Many right-leaning legislators saw this provision as a form of welfare and demanded its removal. Some economists suggested that it made new mothers less likely to work, claiming that Congress could “run the risk of increasing the number of single-parent families in which no one is employed.”

Thanks to this specious, Ronald Reagan-esque logic — which was reminiscent of the objections over supposed “welfare queens” in the 1980s and ‘90s — about 19 million children miss out on the full credit because their parents don’t make enough money.

Beyond taking money away from some of the nation’s neediest families, the insistence by Republicans on partial refundability also prevented monthly payments. That’s because, in the newest version of the enhanced child tax credit, each child now gets a distinct amount of money, determined by their parents’ income. The credit also cannot exceed $2,000.

Despite these restrictions, the enhanced credit is still a step in the right direction.

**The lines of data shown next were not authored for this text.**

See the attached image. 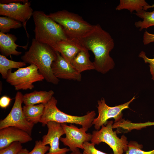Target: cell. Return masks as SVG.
Here are the masks:
<instances>
[{"label": "cell", "instance_id": "20", "mask_svg": "<svg viewBox=\"0 0 154 154\" xmlns=\"http://www.w3.org/2000/svg\"><path fill=\"white\" fill-rule=\"evenodd\" d=\"M149 5L145 0H120L116 10L120 11L126 9L131 13L134 11L137 12L143 10L144 7Z\"/></svg>", "mask_w": 154, "mask_h": 154}, {"label": "cell", "instance_id": "18", "mask_svg": "<svg viewBox=\"0 0 154 154\" xmlns=\"http://www.w3.org/2000/svg\"><path fill=\"white\" fill-rule=\"evenodd\" d=\"M88 51L86 48L80 51L70 63L80 73L86 70H95L93 62L90 60Z\"/></svg>", "mask_w": 154, "mask_h": 154}, {"label": "cell", "instance_id": "2", "mask_svg": "<svg viewBox=\"0 0 154 154\" xmlns=\"http://www.w3.org/2000/svg\"><path fill=\"white\" fill-rule=\"evenodd\" d=\"M57 57L56 52L51 46L33 38L29 49L21 58L26 63L36 65L47 82L56 85L59 80L53 74L52 65Z\"/></svg>", "mask_w": 154, "mask_h": 154}, {"label": "cell", "instance_id": "1", "mask_svg": "<svg viewBox=\"0 0 154 154\" xmlns=\"http://www.w3.org/2000/svg\"><path fill=\"white\" fill-rule=\"evenodd\" d=\"M78 40L85 48L93 53L95 70L104 74L114 68L115 62L109 54L114 47V40L99 24L93 25L92 29Z\"/></svg>", "mask_w": 154, "mask_h": 154}, {"label": "cell", "instance_id": "3", "mask_svg": "<svg viewBox=\"0 0 154 154\" xmlns=\"http://www.w3.org/2000/svg\"><path fill=\"white\" fill-rule=\"evenodd\" d=\"M32 16L35 38L38 42L52 47L59 41L68 38L62 27L44 12L35 10Z\"/></svg>", "mask_w": 154, "mask_h": 154}, {"label": "cell", "instance_id": "30", "mask_svg": "<svg viewBox=\"0 0 154 154\" xmlns=\"http://www.w3.org/2000/svg\"><path fill=\"white\" fill-rule=\"evenodd\" d=\"M12 99L6 96H2L0 99V107L2 108L5 109L9 105Z\"/></svg>", "mask_w": 154, "mask_h": 154}, {"label": "cell", "instance_id": "16", "mask_svg": "<svg viewBox=\"0 0 154 154\" xmlns=\"http://www.w3.org/2000/svg\"><path fill=\"white\" fill-rule=\"evenodd\" d=\"M16 37L13 35L6 34L0 32V51L1 55L7 57L11 55L18 56L22 52L17 51V47H21L26 49L27 45L21 46L17 44L15 42Z\"/></svg>", "mask_w": 154, "mask_h": 154}, {"label": "cell", "instance_id": "14", "mask_svg": "<svg viewBox=\"0 0 154 154\" xmlns=\"http://www.w3.org/2000/svg\"><path fill=\"white\" fill-rule=\"evenodd\" d=\"M32 140L31 135L28 133L15 127H8L0 129V149L14 142L22 144Z\"/></svg>", "mask_w": 154, "mask_h": 154}, {"label": "cell", "instance_id": "19", "mask_svg": "<svg viewBox=\"0 0 154 154\" xmlns=\"http://www.w3.org/2000/svg\"><path fill=\"white\" fill-rule=\"evenodd\" d=\"M44 108V104H41L36 105H25L23 107V110L27 119L35 124L39 122Z\"/></svg>", "mask_w": 154, "mask_h": 154}, {"label": "cell", "instance_id": "8", "mask_svg": "<svg viewBox=\"0 0 154 154\" xmlns=\"http://www.w3.org/2000/svg\"><path fill=\"white\" fill-rule=\"evenodd\" d=\"M23 95L18 91L11 111L7 116L0 121V129L8 127H14L24 131L31 135L34 124L29 122L24 115L22 104Z\"/></svg>", "mask_w": 154, "mask_h": 154}, {"label": "cell", "instance_id": "13", "mask_svg": "<svg viewBox=\"0 0 154 154\" xmlns=\"http://www.w3.org/2000/svg\"><path fill=\"white\" fill-rule=\"evenodd\" d=\"M56 59L52 63V69L53 74L58 79L72 80L80 82L82 79L79 73L58 52H56Z\"/></svg>", "mask_w": 154, "mask_h": 154}, {"label": "cell", "instance_id": "31", "mask_svg": "<svg viewBox=\"0 0 154 154\" xmlns=\"http://www.w3.org/2000/svg\"><path fill=\"white\" fill-rule=\"evenodd\" d=\"M29 1L27 0H1L0 3L8 4L11 3H26Z\"/></svg>", "mask_w": 154, "mask_h": 154}, {"label": "cell", "instance_id": "23", "mask_svg": "<svg viewBox=\"0 0 154 154\" xmlns=\"http://www.w3.org/2000/svg\"><path fill=\"white\" fill-rule=\"evenodd\" d=\"M21 23L7 17H0V32L5 33L11 29H17L22 27Z\"/></svg>", "mask_w": 154, "mask_h": 154}, {"label": "cell", "instance_id": "29", "mask_svg": "<svg viewBox=\"0 0 154 154\" xmlns=\"http://www.w3.org/2000/svg\"><path fill=\"white\" fill-rule=\"evenodd\" d=\"M143 42L144 45L154 42V34L149 33L146 30L143 35Z\"/></svg>", "mask_w": 154, "mask_h": 154}, {"label": "cell", "instance_id": "5", "mask_svg": "<svg viewBox=\"0 0 154 154\" xmlns=\"http://www.w3.org/2000/svg\"><path fill=\"white\" fill-rule=\"evenodd\" d=\"M48 15L62 27L68 38L79 39L93 27L78 14L66 10L50 13Z\"/></svg>", "mask_w": 154, "mask_h": 154}, {"label": "cell", "instance_id": "32", "mask_svg": "<svg viewBox=\"0 0 154 154\" xmlns=\"http://www.w3.org/2000/svg\"><path fill=\"white\" fill-rule=\"evenodd\" d=\"M29 151L27 149H22L17 154H29Z\"/></svg>", "mask_w": 154, "mask_h": 154}, {"label": "cell", "instance_id": "9", "mask_svg": "<svg viewBox=\"0 0 154 154\" xmlns=\"http://www.w3.org/2000/svg\"><path fill=\"white\" fill-rule=\"evenodd\" d=\"M134 96L130 100L124 104L114 107L108 106L104 98L98 101L97 108L98 116L94 119L92 124L96 130H99L103 125H105L108 120L111 118L115 119L114 122H117L122 119V111L129 108L130 104L135 99Z\"/></svg>", "mask_w": 154, "mask_h": 154}, {"label": "cell", "instance_id": "34", "mask_svg": "<svg viewBox=\"0 0 154 154\" xmlns=\"http://www.w3.org/2000/svg\"><path fill=\"white\" fill-rule=\"evenodd\" d=\"M151 8H154V3L151 5H149L148 6H146L144 7L143 10L145 11H147L148 9Z\"/></svg>", "mask_w": 154, "mask_h": 154}, {"label": "cell", "instance_id": "25", "mask_svg": "<svg viewBox=\"0 0 154 154\" xmlns=\"http://www.w3.org/2000/svg\"><path fill=\"white\" fill-rule=\"evenodd\" d=\"M21 143L14 142L7 147L0 150V154H17L23 149Z\"/></svg>", "mask_w": 154, "mask_h": 154}, {"label": "cell", "instance_id": "11", "mask_svg": "<svg viewBox=\"0 0 154 154\" xmlns=\"http://www.w3.org/2000/svg\"><path fill=\"white\" fill-rule=\"evenodd\" d=\"M48 128L47 133L42 137V143L45 145H49L50 149L46 154H66L70 151L67 147L60 148L59 141L61 136L65 134L61 124L49 121L46 124Z\"/></svg>", "mask_w": 154, "mask_h": 154}, {"label": "cell", "instance_id": "35", "mask_svg": "<svg viewBox=\"0 0 154 154\" xmlns=\"http://www.w3.org/2000/svg\"><path fill=\"white\" fill-rule=\"evenodd\" d=\"M151 123L152 125H154V122H151Z\"/></svg>", "mask_w": 154, "mask_h": 154}, {"label": "cell", "instance_id": "21", "mask_svg": "<svg viewBox=\"0 0 154 154\" xmlns=\"http://www.w3.org/2000/svg\"><path fill=\"white\" fill-rule=\"evenodd\" d=\"M26 65V63L23 61L17 62L10 60L4 56L0 54V73L4 79H6L9 70L22 68Z\"/></svg>", "mask_w": 154, "mask_h": 154}, {"label": "cell", "instance_id": "27", "mask_svg": "<svg viewBox=\"0 0 154 154\" xmlns=\"http://www.w3.org/2000/svg\"><path fill=\"white\" fill-rule=\"evenodd\" d=\"M49 149L50 147L43 145L42 141H36L34 147L29 154H45Z\"/></svg>", "mask_w": 154, "mask_h": 154}, {"label": "cell", "instance_id": "17", "mask_svg": "<svg viewBox=\"0 0 154 154\" xmlns=\"http://www.w3.org/2000/svg\"><path fill=\"white\" fill-rule=\"evenodd\" d=\"M54 94V92L52 90L48 92L35 91L23 95V103L25 105L45 104L51 99Z\"/></svg>", "mask_w": 154, "mask_h": 154}, {"label": "cell", "instance_id": "4", "mask_svg": "<svg viewBox=\"0 0 154 154\" xmlns=\"http://www.w3.org/2000/svg\"><path fill=\"white\" fill-rule=\"evenodd\" d=\"M57 101L53 96L44 104V112L39 122L45 126L48 122L54 121L60 124L70 123L81 125L89 129L92 125L96 114L94 111L88 112L82 116H72L65 113L57 107Z\"/></svg>", "mask_w": 154, "mask_h": 154}, {"label": "cell", "instance_id": "33", "mask_svg": "<svg viewBox=\"0 0 154 154\" xmlns=\"http://www.w3.org/2000/svg\"><path fill=\"white\" fill-rule=\"evenodd\" d=\"M70 154H83L82 153H81L79 149H78L76 150L71 152Z\"/></svg>", "mask_w": 154, "mask_h": 154}, {"label": "cell", "instance_id": "6", "mask_svg": "<svg viewBox=\"0 0 154 154\" xmlns=\"http://www.w3.org/2000/svg\"><path fill=\"white\" fill-rule=\"evenodd\" d=\"M113 121H108L99 130L93 131L90 141L95 145L104 142L112 149L113 154H123L128 150L129 142L125 135L120 138L117 136L116 131L113 130Z\"/></svg>", "mask_w": 154, "mask_h": 154}, {"label": "cell", "instance_id": "26", "mask_svg": "<svg viewBox=\"0 0 154 154\" xmlns=\"http://www.w3.org/2000/svg\"><path fill=\"white\" fill-rule=\"evenodd\" d=\"M94 143L86 142L83 144V154H113L107 153L97 149Z\"/></svg>", "mask_w": 154, "mask_h": 154}, {"label": "cell", "instance_id": "15", "mask_svg": "<svg viewBox=\"0 0 154 154\" xmlns=\"http://www.w3.org/2000/svg\"><path fill=\"white\" fill-rule=\"evenodd\" d=\"M52 48L70 63L79 52L86 49L78 39L69 38L60 40Z\"/></svg>", "mask_w": 154, "mask_h": 154}, {"label": "cell", "instance_id": "28", "mask_svg": "<svg viewBox=\"0 0 154 154\" xmlns=\"http://www.w3.org/2000/svg\"><path fill=\"white\" fill-rule=\"evenodd\" d=\"M139 57L142 58L145 63H148L150 68L151 74L152 76V79L154 81V57L153 58H150L147 57L145 53L142 51L139 54Z\"/></svg>", "mask_w": 154, "mask_h": 154}, {"label": "cell", "instance_id": "10", "mask_svg": "<svg viewBox=\"0 0 154 154\" xmlns=\"http://www.w3.org/2000/svg\"><path fill=\"white\" fill-rule=\"evenodd\" d=\"M66 137H62L60 140L65 146H68L71 152L78 149H83V144L86 142L90 141L92 134L87 133L88 129L82 127L78 128L72 124L69 125L62 123Z\"/></svg>", "mask_w": 154, "mask_h": 154}, {"label": "cell", "instance_id": "22", "mask_svg": "<svg viewBox=\"0 0 154 154\" xmlns=\"http://www.w3.org/2000/svg\"><path fill=\"white\" fill-rule=\"evenodd\" d=\"M135 14L138 17L143 19V21H136L135 25L139 28V31L154 26V8L151 12H147L143 10L136 12Z\"/></svg>", "mask_w": 154, "mask_h": 154}, {"label": "cell", "instance_id": "24", "mask_svg": "<svg viewBox=\"0 0 154 154\" xmlns=\"http://www.w3.org/2000/svg\"><path fill=\"white\" fill-rule=\"evenodd\" d=\"M127 150L123 154H154V149L145 151L142 150L143 145L135 141H130Z\"/></svg>", "mask_w": 154, "mask_h": 154}, {"label": "cell", "instance_id": "12", "mask_svg": "<svg viewBox=\"0 0 154 154\" xmlns=\"http://www.w3.org/2000/svg\"><path fill=\"white\" fill-rule=\"evenodd\" d=\"M31 6V2L29 1L23 4L21 3H0V15L22 23L25 27L34 11Z\"/></svg>", "mask_w": 154, "mask_h": 154}, {"label": "cell", "instance_id": "7", "mask_svg": "<svg viewBox=\"0 0 154 154\" xmlns=\"http://www.w3.org/2000/svg\"><path fill=\"white\" fill-rule=\"evenodd\" d=\"M11 70L8 71L6 81L17 91L32 90L34 87L33 83L44 79L37 67L33 64L26 67L19 68L13 72Z\"/></svg>", "mask_w": 154, "mask_h": 154}]
</instances>
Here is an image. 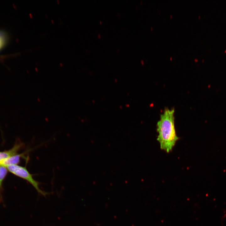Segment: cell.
<instances>
[{"mask_svg":"<svg viewBox=\"0 0 226 226\" xmlns=\"http://www.w3.org/2000/svg\"><path fill=\"white\" fill-rule=\"evenodd\" d=\"M174 113V109H166L157 123V140L160 148L167 153L172 150L179 139L175 130Z\"/></svg>","mask_w":226,"mask_h":226,"instance_id":"obj_1","label":"cell"},{"mask_svg":"<svg viewBox=\"0 0 226 226\" xmlns=\"http://www.w3.org/2000/svg\"><path fill=\"white\" fill-rule=\"evenodd\" d=\"M6 167L8 171L30 183L38 193L45 197L49 194L40 188L39 186L40 183L34 179L33 175L29 172L25 167L16 165L9 166Z\"/></svg>","mask_w":226,"mask_h":226,"instance_id":"obj_2","label":"cell"},{"mask_svg":"<svg viewBox=\"0 0 226 226\" xmlns=\"http://www.w3.org/2000/svg\"><path fill=\"white\" fill-rule=\"evenodd\" d=\"M24 146L23 143L17 141L12 148L8 150L0 151V165L5 159L18 154V152Z\"/></svg>","mask_w":226,"mask_h":226,"instance_id":"obj_3","label":"cell"},{"mask_svg":"<svg viewBox=\"0 0 226 226\" xmlns=\"http://www.w3.org/2000/svg\"><path fill=\"white\" fill-rule=\"evenodd\" d=\"M24 153L17 154L5 159L1 165L6 167L10 165H18L20 163V158L24 156Z\"/></svg>","mask_w":226,"mask_h":226,"instance_id":"obj_4","label":"cell"},{"mask_svg":"<svg viewBox=\"0 0 226 226\" xmlns=\"http://www.w3.org/2000/svg\"><path fill=\"white\" fill-rule=\"evenodd\" d=\"M8 171L7 168L0 165V201L2 199V192L3 190V183Z\"/></svg>","mask_w":226,"mask_h":226,"instance_id":"obj_5","label":"cell"},{"mask_svg":"<svg viewBox=\"0 0 226 226\" xmlns=\"http://www.w3.org/2000/svg\"><path fill=\"white\" fill-rule=\"evenodd\" d=\"M5 40L4 37L0 34V49L4 45Z\"/></svg>","mask_w":226,"mask_h":226,"instance_id":"obj_6","label":"cell"},{"mask_svg":"<svg viewBox=\"0 0 226 226\" xmlns=\"http://www.w3.org/2000/svg\"><path fill=\"white\" fill-rule=\"evenodd\" d=\"M126 106H127V107H129V105H128V104H127V105H126Z\"/></svg>","mask_w":226,"mask_h":226,"instance_id":"obj_7","label":"cell"}]
</instances>
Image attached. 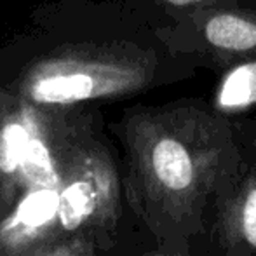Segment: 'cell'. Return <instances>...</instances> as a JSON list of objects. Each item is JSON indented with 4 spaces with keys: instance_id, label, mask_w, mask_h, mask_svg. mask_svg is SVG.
Here are the masks:
<instances>
[{
    "instance_id": "277c9868",
    "label": "cell",
    "mask_w": 256,
    "mask_h": 256,
    "mask_svg": "<svg viewBox=\"0 0 256 256\" xmlns=\"http://www.w3.org/2000/svg\"><path fill=\"white\" fill-rule=\"evenodd\" d=\"M208 256H256V158L218 194L209 214Z\"/></svg>"
},
{
    "instance_id": "ba28073f",
    "label": "cell",
    "mask_w": 256,
    "mask_h": 256,
    "mask_svg": "<svg viewBox=\"0 0 256 256\" xmlns=\"http://www.w3.org/2000/svg\"><path fill=\"white\" fill-rule=\"evenodd\" d=\"M132 2L146 10L155 26L164 28L199 10L211 9V7L237 6L248 0H132Z\"/></svg>"
},
{
    "instance_id": "5b68a950",
    "label": "cell",
    "mask_w": 256,
    "mask_h": 256,
    "mask_svg": "<svg viewBox=\"0 0 256 256\" xmlns=\"http://www.w3.org/2000/svg\"><path fill=\"white\" fill-rule=\"evenodd\" d=\"M61 185L37 186L20 194L0 220V256L20 253L58 239Z\"/></svg>"
},
{
    "instance_id": "7a4b0ae2",
    "label": "cell",
    "mask_w": 256,
    "mask_h": 256,
    "mask_svg": "<svg viewBox=\"0 0 256 256\" xmlns=\"http://www.w3.org/2000/svg\"><path fill=\"white\" fill-rule=\"evenodd\" d=\"M122 190L110 150L98 140L78 142L61 183L58 239L110 244L120 220Z\"/></svg>"
},
{
    "instance_id": "30bf717a",
    "label": "cell",
    "mask_w": 256,
    "mask_h": 256,
    "mask_svg": "<svg viewBox=\"0 0 256 256\" xmlns=\"http://www.w3.org/2000/svg\"><path fill=\"white\" fill-rule=\"evenodd\" d=\"M237 122H239L248 154L256 158V115L253 118H242V120L239 118Z\"/></svg>"
},
{
    "instance_id": "8992f818",
    "label": "cell",
    "mask_w": 256,
    "mask_h": 256,
    "mask_svg": "<svg viewBox=\"0 0 256 256\" xmlns=\"http://www.w3.org/2000/svg\"><path fill=\"white\" fill-rule=\"evenodd\" d=\"M38 115L24 104L0 122V209H10L20 197L21 172Z\"/></svg>"
},
{
    "instance_id": "9c48e42d",
    "label": "cell",
    "mask_w": 256,
    "mask_h": 256,
    "mask_svg": "<svg viewBox=\"0 0 256 256\" xmlns=\"http://www.w3.org/2000/svg\"><path fill=\"white\" fill-rule=\"evenodd\" d=\"M16 256H96L92 251V242L77 237L68 239H56L35 246L32 250L20 253Z\"/></svg>"
},
{
    "instance_id": "8fae6325",
    "label": "cell",
    "mask_w": 256,
    "mask_h": 256,
    "mask_svg": "<svg viewBox=\"0 0 256 256\" xmlns=\"http://www.w3.org/2000/svg\"><path fill=\"white\" fill-rule=\"evenodd\" d=\"M145 256H192V250H172V248L160 246V250L146 253Z\"/></svg>"
},
{
    "instance_id": "52a82bcc",
    "label": "cell",
    "mask_w": 256,
    "mask_h": 256,
    "mask_svg": "<svg viewBox=\"0 0 256 256\" xmlns=\"http://www.w3.org/2000/svg\"><path fill=\"white\" fill-rule=\"evenodd\" d=\"M74 148H63L56 143V140L49 134L48 128L40 117L35 122L32 131V138L28 143L26 157H24L23 172H21L20 194L28 188L37 186H56L63 183L64 169L70 160Z\"/></svg>"
},
{
    "instance_id": "3957f363",
    "label": "cell",
    "mask_w": 256,
    "mask_h": 256,
    "mask_svg": "<svg viewBox=\"0 0 256 256\" xmlns=\"http://www.w3.org/2000/svg\"><path fill=\"white\" fill-rule=\"evenodd\" d=\"M158 34L172 51L196 56L208 70L222 72L256 60V0L199 10L158 28Z\"/></svg>"
},
{
    "instance_id": "6da1fadb",
    "label": "cell",
    "mask_w": 256,
    "mask_h": 256,
    "mask_svg": "<svg viewBox=\"0 0 256 256\" xmlns=\"http://www.w3.org/2000/svg\"><path fill=\"white\" fill-rule=\"evenodd\" d=\"M118 132L131 209L158 246L192 250L208 236L218 194L248 160L239 122L202 98H180L128 112Z\"/></svg>"
}]
</instances>
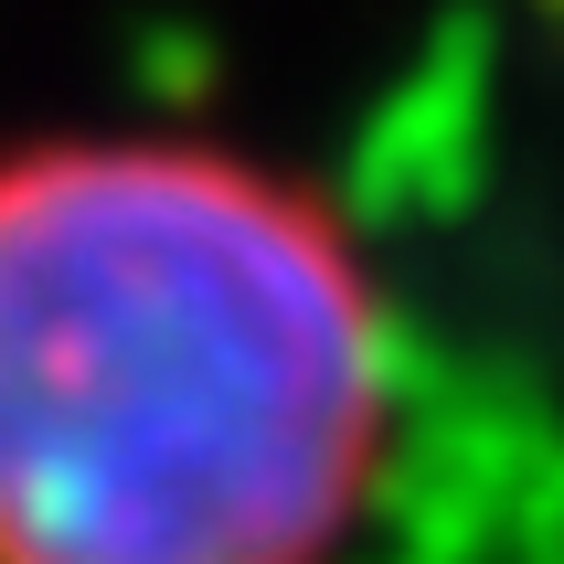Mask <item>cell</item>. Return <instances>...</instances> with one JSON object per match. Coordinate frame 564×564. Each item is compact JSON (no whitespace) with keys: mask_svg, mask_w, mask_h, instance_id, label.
I'll list each match as a JSON object with an SVG mask.
<instances>
[{"mask_svg":"<svg viewBox=\"0 0 564 564\" xmlns=\"http://www.w3.org/2000/svg\"><path fill=\"white\" fill-rule=\"evenodd\" d=\"M394 447L351 224L182 128L0 160V564H341Z\"/></svg>","mask_w":564,"mask_h":564,"instance_id":"cell-1","label":"cell"}]
</instances>
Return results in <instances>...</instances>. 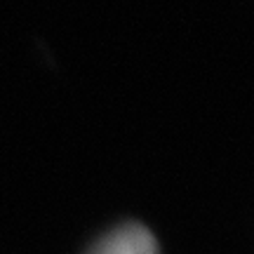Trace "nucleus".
<instances>
[{
	"instance_id": "obj_1",
	"label": "nucleus",
	"mask_w": 254,
	"mask_h": 254,
	"mask_svg": "<svg viewBox=\"0 0 254 254\" xmlns=\"http://www.w3.org/2000/svg\"><path fill=\"white\" fill-rule=\"evenodd\" d=\"M90 254H158V245L148 228L127 224L101 238Z\"/></svg>"
}]
</instances>
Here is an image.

While the dream of a return to the more generous child allowance may have to wait for the next Democratic trifecta in Washington, the current edition of the bill will still have an impact, especially for working-class families.

For Philadelphia, the nation’s poorest big city, a continuation of the pandemic-era credits would be a game changer. Despite Center City’s resurgence and mild decreases in poverty rates, the gaps in education, nutrition, and overall outcomes for children who live in Philadelphia vs. those in the suburbs remain stark.

For advocates, the transformational and poverty-eradicating potential of a fully restored allowance should remain the goal.

In the meantime, however, President Joe Biden and Senate Democrats should take what they can get.